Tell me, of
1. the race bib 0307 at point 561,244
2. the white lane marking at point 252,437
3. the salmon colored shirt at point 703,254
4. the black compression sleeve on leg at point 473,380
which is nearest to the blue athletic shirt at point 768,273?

........

* _Aim_
Rewrite the listing above, changing each "at point" to "at coordinates" and leaving every other character as it is.

* _Written answer_
Tell me, of
1. the race bib 0307 at coordinates 561,244
2. the white lane marking at coordinates 252,437
3. the salmon colored shirt at coordinates 703,254
4. the black compression sleeve on leg at coordinates 473,380
which is nearest to the blue athletic shirt at coordinates 768,273?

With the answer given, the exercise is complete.